Perimetrado
Nací con la desgracia de tener problemas en la vista. Cada vez que llego a la biblioteca la tierra acumulada en los cristales de mis lentes casi logra convencerme de una inminente ceguera. En la biblioteca no hay nadie, como es de esperar. Pienso en Silvio Astier, el juguete rabioso. Acá robarse un libro no es ninguna hazaña porque a nadie le importan y están ahí al alcance de todos. La biblioteca consta de cuatro estanterías. Uno va, elige temática, agarra el libro y luego se sienta lo más cerca que pueda del ventilador. El ventilador está arriba de una mesa, es metálico y antiguo. Su vaivén escupe brisas con olor a viejo. Me salteo la estantería de “asuntos científicos”, “astrología, esoterismo y otros” y llego a la tercera, la que dice “li eratura”. Por algún motivo no figura la t y al parecer nadie nunca tuvo la intención de incluirla. A mí me salva la literatura, pero mi existencia carece del vértigo del que gozó Madame Bovary. Este es el único lugar donde tengo que compartir el aire con una única persona. Su función no es ordenar estantes ni actualizar ficheros, es controlar que el ventilador no se detenga, porque lo cierto es que a veces se revela y se queda estático apuntando hacia un solo lado. Cuando entro limpiando los lentes con el borde de mi buzo, esta persona, como todos los días, me mira con desdén y vuelve a bajar la cabeza. Son crucigramas, creo que por algún motivo le gustan mucho. Lo que me gusta de ella es que jamás pregunta, ni siquiera como estoy. Eso ya me resultaría agresivo. Elijo mi libro y me siento. El pueblo quedó más allá de la puerta lo que provoca una mejoría en mi estado de ánimo. Adentro la luz es poca, es pleno día y apenas si me llega un tenue reflejo desde la esmerilada banderola. A mis ojos los tengo adiestrados para tal ocasión. Acá tienen prohibido traicionarme.

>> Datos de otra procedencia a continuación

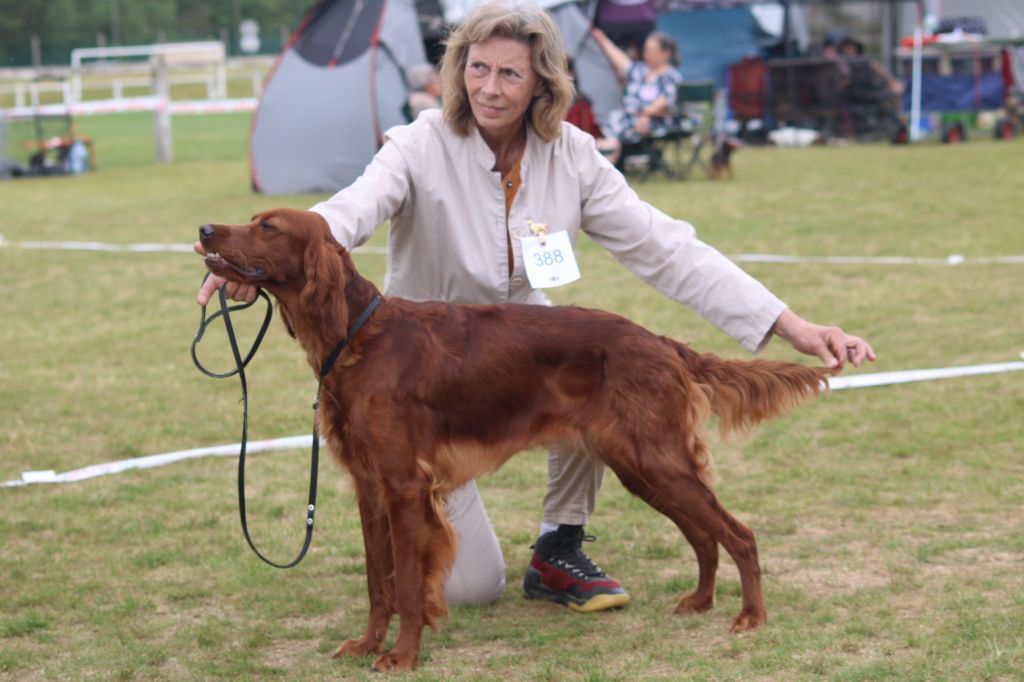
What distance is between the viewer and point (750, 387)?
10.2 feet

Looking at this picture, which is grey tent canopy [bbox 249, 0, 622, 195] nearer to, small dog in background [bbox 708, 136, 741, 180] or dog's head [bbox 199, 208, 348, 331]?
small dog in background [bbox 708, 136, 741, 180]

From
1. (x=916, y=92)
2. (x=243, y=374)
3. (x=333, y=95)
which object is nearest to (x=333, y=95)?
(x=333, y=95)

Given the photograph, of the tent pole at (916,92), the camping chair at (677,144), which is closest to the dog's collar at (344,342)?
the camping chair at (677,144)

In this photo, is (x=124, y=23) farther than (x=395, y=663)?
Yes

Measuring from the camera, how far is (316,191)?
13.2 meters

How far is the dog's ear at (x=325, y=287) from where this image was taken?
2.70 meters

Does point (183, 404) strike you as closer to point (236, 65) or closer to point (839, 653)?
point (839, 653)

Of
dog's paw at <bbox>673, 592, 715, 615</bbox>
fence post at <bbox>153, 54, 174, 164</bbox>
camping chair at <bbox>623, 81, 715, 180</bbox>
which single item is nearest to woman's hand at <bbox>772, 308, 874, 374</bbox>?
dog's paw at <bbox>673, 592, 715, 615</bbox>

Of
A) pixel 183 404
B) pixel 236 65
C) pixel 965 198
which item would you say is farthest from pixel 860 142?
pixel 236 65

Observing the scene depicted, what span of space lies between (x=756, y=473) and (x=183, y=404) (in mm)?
2539

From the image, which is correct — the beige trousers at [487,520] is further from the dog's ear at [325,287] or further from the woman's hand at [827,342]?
the dog's ear at [325,287]

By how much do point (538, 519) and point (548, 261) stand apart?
1.11m

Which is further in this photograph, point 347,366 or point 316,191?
point 316,191

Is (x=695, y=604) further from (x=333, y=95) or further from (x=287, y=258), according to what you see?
(x=333, y=95)
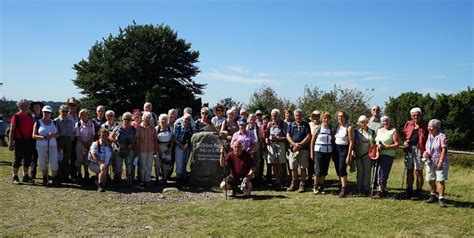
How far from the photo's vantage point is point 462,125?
1630 inches

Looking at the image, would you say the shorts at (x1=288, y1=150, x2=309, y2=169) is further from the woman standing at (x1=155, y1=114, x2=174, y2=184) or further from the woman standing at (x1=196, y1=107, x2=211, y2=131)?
the woman standing at (x1=155, y1=114, x2=174, y2=184)

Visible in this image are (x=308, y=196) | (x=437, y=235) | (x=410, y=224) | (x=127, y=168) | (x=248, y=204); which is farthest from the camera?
(x=127, y=168)

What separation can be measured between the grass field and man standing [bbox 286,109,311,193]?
0.72m

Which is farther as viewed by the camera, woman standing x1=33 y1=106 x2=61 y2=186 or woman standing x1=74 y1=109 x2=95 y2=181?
woman standing x1=74 y1=109 x2=95 y2=181

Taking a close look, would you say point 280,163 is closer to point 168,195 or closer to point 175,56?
point 168,195

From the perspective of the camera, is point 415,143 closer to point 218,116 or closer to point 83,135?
point 218,116

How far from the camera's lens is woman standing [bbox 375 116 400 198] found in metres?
9.80

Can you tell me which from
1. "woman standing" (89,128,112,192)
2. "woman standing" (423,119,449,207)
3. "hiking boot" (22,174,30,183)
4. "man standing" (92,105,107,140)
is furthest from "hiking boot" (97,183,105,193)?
"woman standing" (423,119,449,207)

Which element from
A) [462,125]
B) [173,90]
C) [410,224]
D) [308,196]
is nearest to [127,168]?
[308,196]

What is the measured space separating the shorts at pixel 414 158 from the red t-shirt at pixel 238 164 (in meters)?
3.65

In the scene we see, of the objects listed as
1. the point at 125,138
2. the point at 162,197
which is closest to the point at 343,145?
the point at 162,197

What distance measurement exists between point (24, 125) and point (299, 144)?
6.79 m

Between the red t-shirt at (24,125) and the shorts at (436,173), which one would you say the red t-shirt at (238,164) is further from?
the red t-shirt at (24,125)

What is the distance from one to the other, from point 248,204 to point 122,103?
1407 inches
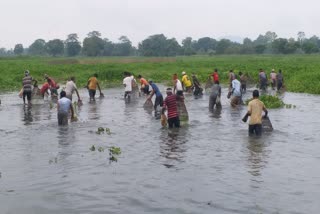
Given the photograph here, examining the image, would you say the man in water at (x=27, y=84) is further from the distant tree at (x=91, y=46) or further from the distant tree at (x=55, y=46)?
the distant tree at (x=55, y=46)

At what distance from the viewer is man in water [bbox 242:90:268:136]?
16531mm

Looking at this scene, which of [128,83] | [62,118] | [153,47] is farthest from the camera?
[153,47]

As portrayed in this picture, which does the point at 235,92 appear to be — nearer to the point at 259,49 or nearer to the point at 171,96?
the point at 171,96

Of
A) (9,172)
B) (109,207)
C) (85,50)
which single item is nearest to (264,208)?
(109,207)

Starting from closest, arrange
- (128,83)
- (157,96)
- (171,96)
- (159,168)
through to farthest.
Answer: (159,168) < (171,96) < (157,96) < (128,83)

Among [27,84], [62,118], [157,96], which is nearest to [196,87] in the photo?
[157,96]

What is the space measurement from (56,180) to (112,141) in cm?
538

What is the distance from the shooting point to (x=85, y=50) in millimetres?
138750

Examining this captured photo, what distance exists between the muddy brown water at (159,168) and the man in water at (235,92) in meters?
2.98

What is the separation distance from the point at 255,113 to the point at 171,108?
328 cm

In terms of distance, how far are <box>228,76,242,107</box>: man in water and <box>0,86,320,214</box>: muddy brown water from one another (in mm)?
2981

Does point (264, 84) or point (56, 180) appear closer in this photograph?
point (56, 180)

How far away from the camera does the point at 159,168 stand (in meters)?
13.1

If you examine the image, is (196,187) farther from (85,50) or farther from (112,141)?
(85,50)
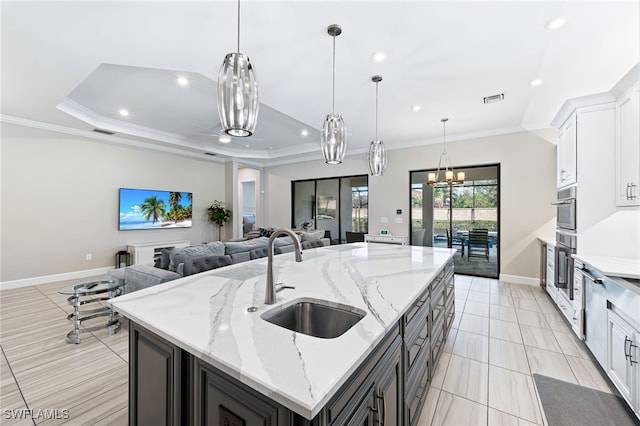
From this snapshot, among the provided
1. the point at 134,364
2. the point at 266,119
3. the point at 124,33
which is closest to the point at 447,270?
the point at 134,364

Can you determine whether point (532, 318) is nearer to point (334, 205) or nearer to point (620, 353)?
point (620, 353)

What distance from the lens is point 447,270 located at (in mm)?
2596

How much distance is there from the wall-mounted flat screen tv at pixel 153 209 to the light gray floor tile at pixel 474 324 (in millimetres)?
6368

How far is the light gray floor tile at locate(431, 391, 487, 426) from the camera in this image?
170 centimetres

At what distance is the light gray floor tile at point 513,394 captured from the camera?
1792 mm

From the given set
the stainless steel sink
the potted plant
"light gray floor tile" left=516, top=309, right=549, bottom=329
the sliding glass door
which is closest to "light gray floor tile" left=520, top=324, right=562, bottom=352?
"light gray floor tile" left=516, top=309, right=549, bottom=329

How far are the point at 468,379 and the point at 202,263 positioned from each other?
109 inches

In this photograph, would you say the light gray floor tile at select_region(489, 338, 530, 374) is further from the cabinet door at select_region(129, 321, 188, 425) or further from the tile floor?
the cabinet door at select_region(129, 321, 188, 425)

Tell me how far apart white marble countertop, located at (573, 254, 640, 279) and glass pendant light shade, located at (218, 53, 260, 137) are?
2.86 meters

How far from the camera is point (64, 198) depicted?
16.1ft

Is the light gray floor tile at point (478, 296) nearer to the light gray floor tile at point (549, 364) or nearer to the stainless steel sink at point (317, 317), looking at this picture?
the light gray floor tile at point (549, 364)

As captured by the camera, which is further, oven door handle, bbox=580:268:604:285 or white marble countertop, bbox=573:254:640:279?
oven door handle, bbox=580:268:604:285

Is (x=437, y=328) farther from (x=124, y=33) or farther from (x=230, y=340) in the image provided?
(x=124, y=33)

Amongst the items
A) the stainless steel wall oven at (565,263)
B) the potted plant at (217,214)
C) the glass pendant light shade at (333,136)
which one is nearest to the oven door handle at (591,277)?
the stainless steel wall oven at (565,263)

Ya casi no me llega luz. Me paro y dejo el libro justo donde lo encontré. Cuando me voy el ventilador sigue mi andar como si me observara por la mirilla de un submarino. Su brisa hace que se vuelen unos papeles que recojo del piso. La otra persona me agradece. Acaba de romper nuestro pacto de silencio en pro de la cordialidad. Ojalá que la próxima vez que me vea no me dispare “buenos días”. En ese caso tendré que empezar a robarme libros para leerlos en otro lado. Ya estoy afuera. Empiezo a caminar y veo venir al hombre que hace mandados que regresa con su carro vacío. Al pasar levanta tierra que no tarda en pegarse a mis lentes. “Che, pibe, tomá, me quedó un alfajor”. Mientras el envoltorio cruje entre mis dedos pienso que mañana será otro día como hoy y eso no me genera nada, lo cual termina por asustarme un poco. Hay pedregullo bajo mis zapatos, pero ahora no está brillando.